The credit markets seized. Banks stopped lending to one another. For several days, the DJIA swung wildly up and down as Secretary of the US Treasury, Paul Hankson, who was the former CEO of Goldman Sachs, organized a $700 billion bailout for the financial services industry. Called the Troubled Asset Relief Program (TARP), the program passed Congress and was signed into law by President George W. Bush on Friday, October 3. Stock prices plunged, with the DJIA dropping 348 points on October 2, followed by 157 points October 3. That Monday, it dropped another 370 points, and still it kept going, 508 points, 189 points, 670 points, 189 points. On Monday, October 13, the market finally turned, bouncing 936 points, and then giving back 810 points of that over the next two days. For the rest of 2008, stock prices churned as the federal government dolled out billions of dollars to financial institutions. In the new year, stock prices plunged again, with the DJIA dropping an additional 1,400 points to finally bottom out at 6,547 on March 9, 2009.

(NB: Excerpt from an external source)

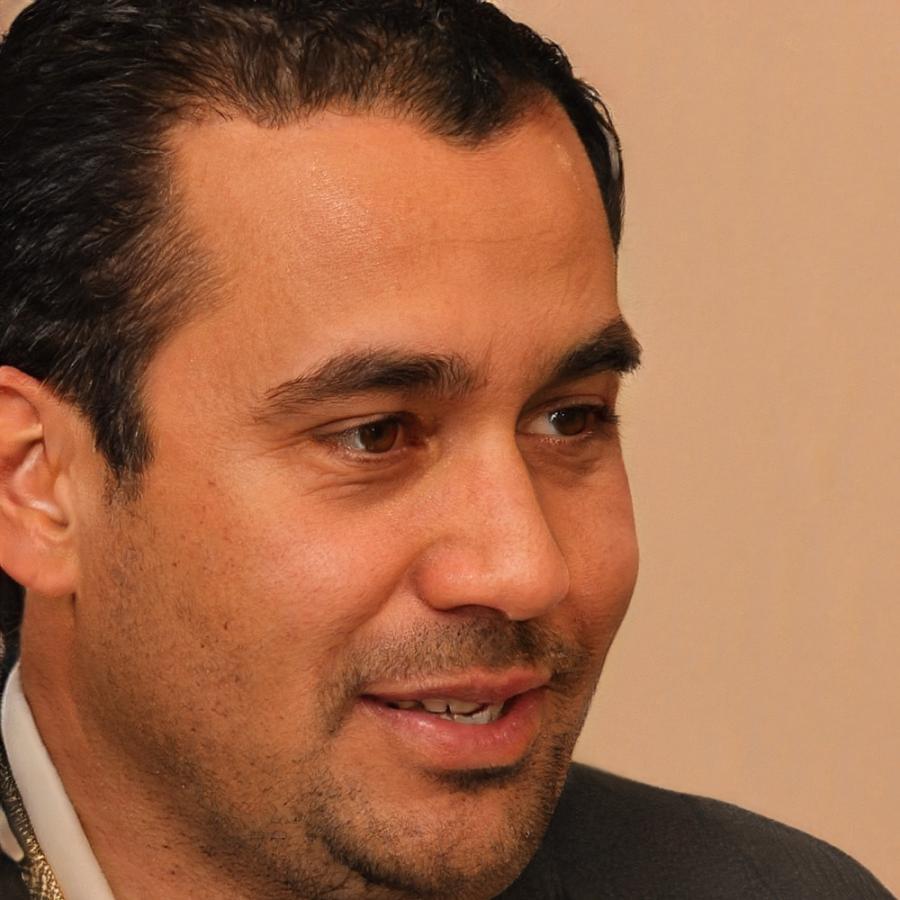 Carlos Ruiz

These events came to be called the 2008 financial crisis.The country—and most of the world—were in a severe recession. Congress and the White House, both beholden to Wall Street lobbyists, set to work drafting new financial legislation. This had to be sweeping, to satisfy voters, but ineffectual, to satisfy lobbyists. The result, signed into law by President Barack Obama on July 21, 2010, was the Dodd–Frank Wall Street Reform and Consumer Protection Act.